Requirement:
Copy the records below word for word, from the first line through the line that contains "content_type: text/html; charset=utf-8", and leave out any pictures.

Listed records:

----------------------------------------

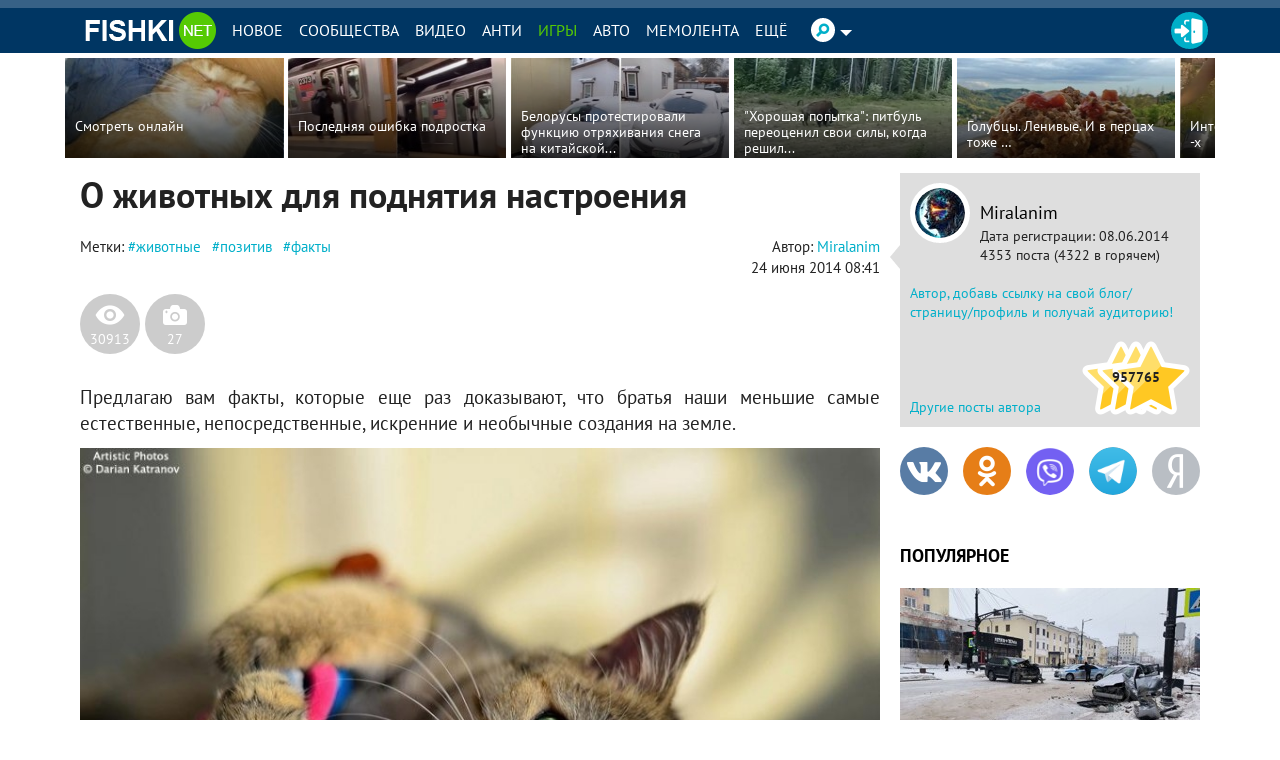

--- FILE ---
content_type: text/html
request_url: https://v1.mpsuadv.ru/script
body_size: 292
content:
<p><script>
 try { 
 document.cookie = "_mpsu_id=jEOsM2nWLcRXXLEoEt4Lrumjo7yuT6Ay;path=/;max-age=5184000000;secure;samesite=none;domain=.fishki.net";
 var cookies2 = document.cookie;

 if (cookies2.indexOf('_mpsu_id=jEOsM2nWLcRXXLEoEt4Lrumjo7yuT6Ay') !== -1) {
 window.parent.postMessage({ cookieEnabled: true }, '*');
 } else {
 window.parent.postMessage({ cookieEnabled: false }, '*');
 }
 } catch (e) {
 window.parent.postMessage({ cookieEnabled: false }, '*');

 }
</script></p>

--- FILE ---
content_type: text/html
request_url: https://v1.mpsuadv.ru/script
body_size: 292
content:
<p><script>
 try { 
 document.cookie = "_mpsu_id=jEOsM2nWLcRXXLEoEt4Lrumjo7yuT6Ay;path=/;max-age=5184000000;secure;samesite=none;domain=.fishki.net";
 var cookies2 = document.cookie;

 if (cookies2.indexOf('_mpsu_id=jEOsM2nWLcRXXLEoEt4Lrumjo7yuT6Ay') !== -1) {
 window.parent.postMessage({ cookieEnabled: true }, '*');
 } else {
 window.parent.postMessage({ cookieEnabled: false }, '*');
 }
 } catch (e) {
 window.parent.postMessage({ cookieEnabled: false }, '*');

 }
</script></p>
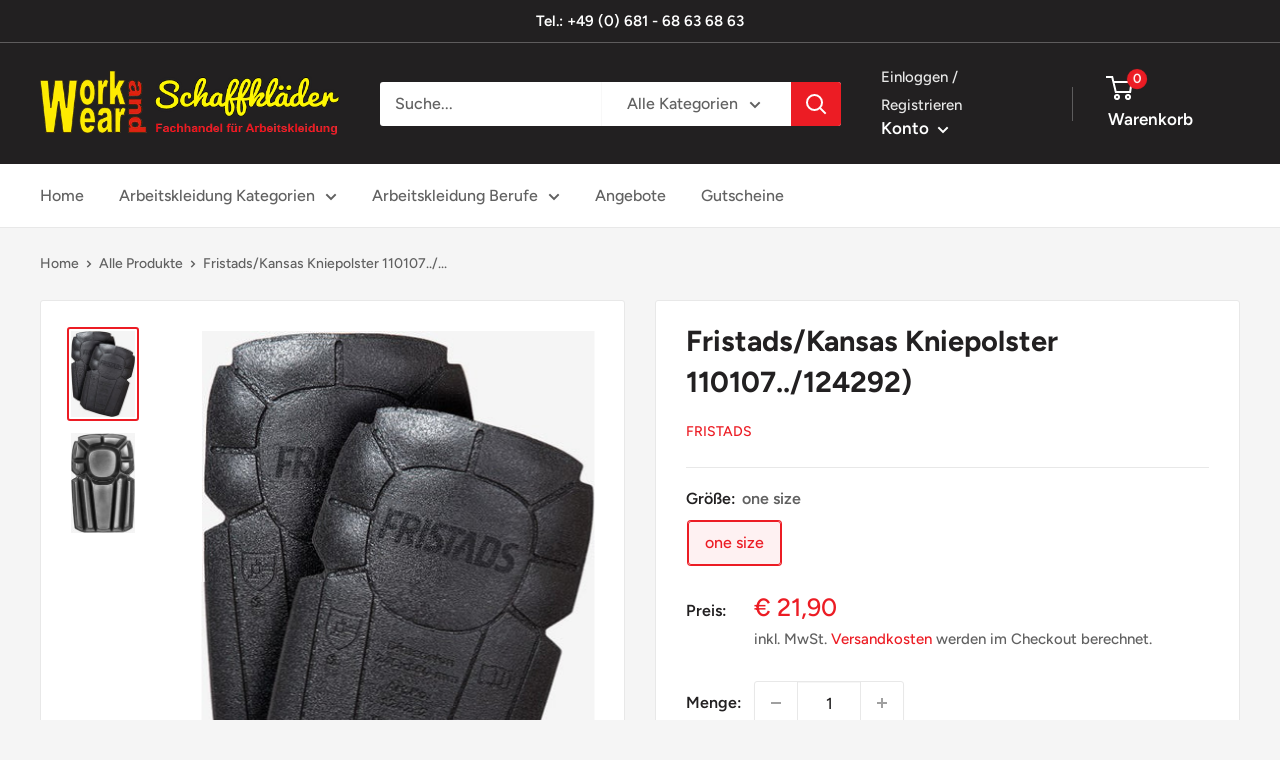

--- FILE ---
content_type: application/javascript; charset=utf-8
request_url: https://cs.complianz.io/cookie-solution/confs/js/90636303.js
body_size: -187
content:
_cmplc.csRC = { consApiKey: 'FPmanXIEkyyJbo7eg7fbvXx353o9HRXf', brand: 'Complianz', publicId: 'a1852cdb-751b-47a5-b9f5-4d55ce77631a', floatingGroup: false };
_cmplc.csEnabled = true;
_cmplc.csPurposes = [1];
_cmplc.cpUpd = 1768490413;
_cmplc.csFeatures = {"geolocation_setting":true,"compliance_solution_white_labeling":1,"rejection_recovery":false,"full_customization":true,"multiple_languages":true,"mobile_app_integration":false};
_cmplc.csT = null;
_cmplc.googleConsentModeV2 = true;
_cmplc.totalNumberOfProviders = 5;


--- FILE ---
content_type: text/javascript
request_url: https://work-and-wear.de/cdn/shop/t/6/assets/custom.js?v=90373254691674712701627639830
body_size: -561
content:
//# sourceMappingURL=/cdn/shop/t/6/assets/custom.js.map?v=90373254691674712701627639830
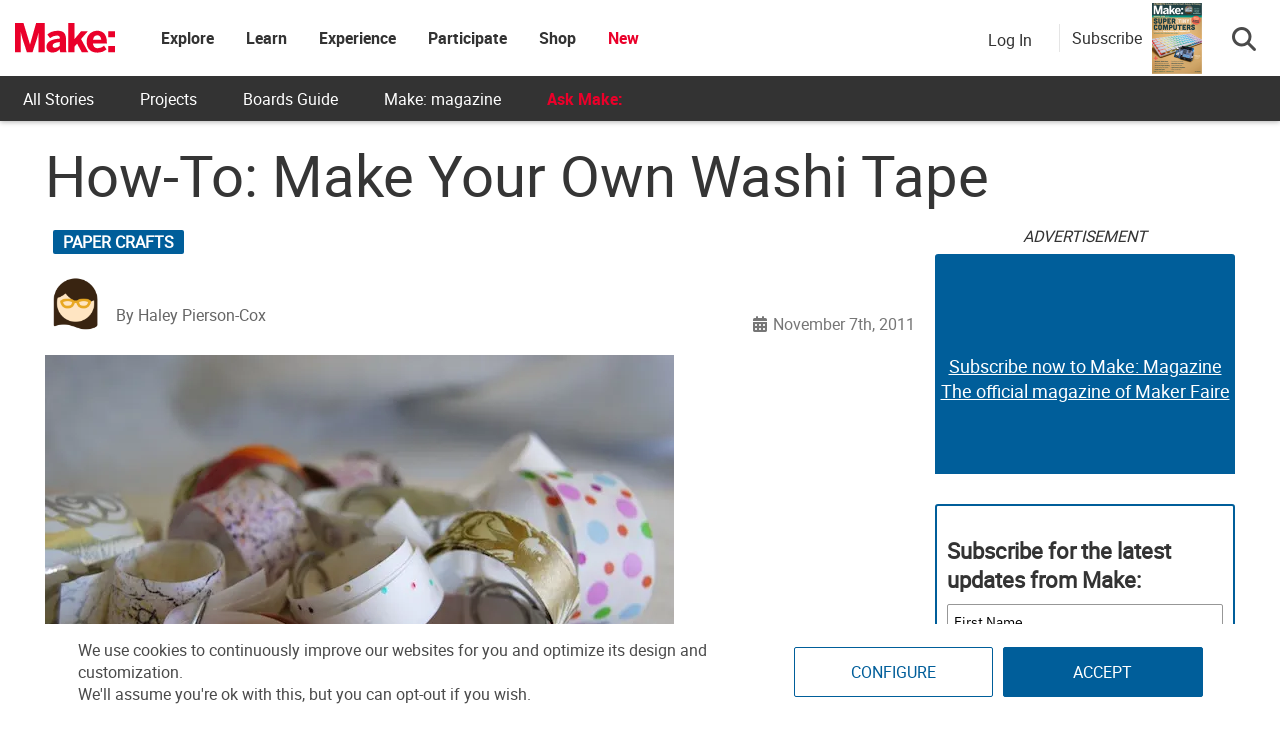

--- FILE ---
content_type: text/html; charset=utf-8
request_url: https://www.google.com/recaptcha/api2/aframe
body_size: 181
content:
<!DOCTYPE HTML><html><head><meta http-equiv="content-type" content="text/html; charset=UTF-8"></head><body><script nonce="02T7mEu6WtGMs2cCyLhp_g">/** Anti-fraud and anti-abuse applications only. See google.com/recaptcha */ try{var clients={'sodar':'https://pagead2.googlesyndication.com/pagead/sodar?'};window.addEventListener("message",function(a){try{if(a.source===window.parent){var b=JSON.parse(a.data);var c=clients[b['id']];if(c){var d=document.createElement('img');d.src=c+b['params']+'&rc='+(localStorage.getItem("rc::a")?sessionStorage.getItem("rc::b"):"");window.document.body.appendChild(d);sessionStorage.setItem("rc::e",parseInt(sessionStorage.getItem("rc::e")||0)+1);localStorage.setItem("rc::h",'1768697013185');}}}catch(b){}});window.parent.postMessage("_grecaptcha_ready", "*");}catch(b){}</script></body></html>

--- FILE ---
content_type: application/javascript; charset=utf-8
request_url: https://fundingchoicesmessages.google.com/f/AGSKWxUwlmjT7NSW_wAke2TIInGxebSuE9xypN1zmu91Y0_donn8cbplwSWFKlWeHnORq3smXUngrG6kK5AqaQ9CUuIfDCmANlJlG1skblC84DLlsEBb2ed6i0kzdGicYGgupS-Eus-6NTHiYJxTEOPyO6JR8c5lsNKZSQ4QC-pcim12iuL0ROELXX4ZcecX/_/newad2?/layer/ad.itdmusic.in/ad/index.-panel-ad.
body_size: -1293
content:
window['c4a91756-b06c-45ae-bec6-ba967e699c92'] = true;

--- FILE ---
content_type: application/javascript
request_url: https://prism.app-us1.com/?a=1000801328&u=https%3A%2F%2Fmakezine.com%2Farticle%2Fcraft%2Fpaper-crafts%2Fhow-to_make_your_own_washi_tap%2F
body_size: 125
content:
window.visitorGlobalObject=window.visitorGlobalObject||window.prismGlobalObject;window.visitorGlobalObject.setVisitorId('c1c19693-d5fa-4ccb-9f84-daf9d749a3f6', '1000801328');window.visitorGlobalObject.setWhitelistedServices('tracking', '1000801328');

----------------------------------------

Solution:
--- FILE ---
content_type: text/html
request_url: https://v1.mpsuadv.ru/script
body_size: 292
content:
<p><script>
 try { 
 document.cookie = "_mpsu_id=jEOsM2nWLcRXXLEoEt4Lrumjo7yuT6Ay;path=/;max-age=5184000000;secure;samesite=none;domain=.fishki.net";
 var cookies2 = document.cookie;

 if (cookies2.indexOf('_mpsu_id=jEOsM2nWLcRXXLEoEt4Lrumjo7yuT6Ay') !== -1) {
 window.parent.postMessage({ cookieEnabled: true }, '*');
 } else {
 window.parent.postMessage({ cookieEnabled: false }, '*');
 }
 } catch (e) {
 window.parent.postMessage({ cookieEnabled: false }, '*');

 }
</script></p>

--- FILE ---
content_type: text/html
request_url: https://v1.mpsuadv.ru/script
body_size: 292
content:
<p><script>
 try { 
 document.cookie = "_mpsu_id=jEOsM2nWLcRXXLEoEt4Lrumjo7yuT6Ay;path=/;max-age=5184000000;secure;samesite=none;domain=.fishki.net";
 var cookies2 = document.cookie;

 if (cookies2.indexOf('_mpsu_id=jEOsM2nWLcRXXLEoEt4Lrumjo7yuT6Ay') !== -1) {
 window.parent.postMessage({ cookieEnabled: true }, '*');
 } else {
 window.parent.postMessage({ cookieEnabled: false }, '*');
 }
 } catch (e) {
 window.parent.postMessage({ cookieEnabled: false }, '*');

 }
</script></p>

--- FILE ---
content_type: application/javascript; charset=utf-8
request_url: https://cs.complianz.io/cookie-solution/confs/js/90636303.js
body_size: -187
content:
_cmplc.csRC = { consApiKey: 'FPmanXIEkyyJbo7eg7fbvXx353o9HRXf', brand: 'Complianz', publicId: 'a1852cdb-751b-47a5-b9f5-4d55ce77631a', floatingGroup: false };
_cmplc.csEnabled = true;
_cmplc.csPurposes = [1];
_cmplc.cpUpd = 1768490413;
_cmplc.csFeatures = {"geolocation_setting":true,"compliance_solution_white_labeling":1,"rejection_recovery":false,"full_customization":true,"multiple_languages":true,"mobile_app_integration":false};
_cmplc.csT = null;
_cmplc.googleConsentModeV2 = true;
_cmplc.totalNumberOfProviders = 5;


--- FILE ---
content_type: text/javascript
request_url: https://work-and-wear.de/cdn/shop/t/6/assets/custom.js?v=90373254691674712701627639830
body_size: -561
content:
//# sourceMappingURL=/cdn/shop/t/6/assets/custom.js.map?v=90373254691674712701627639830

--- FILE ---
content_type: text/html; charset=utf-8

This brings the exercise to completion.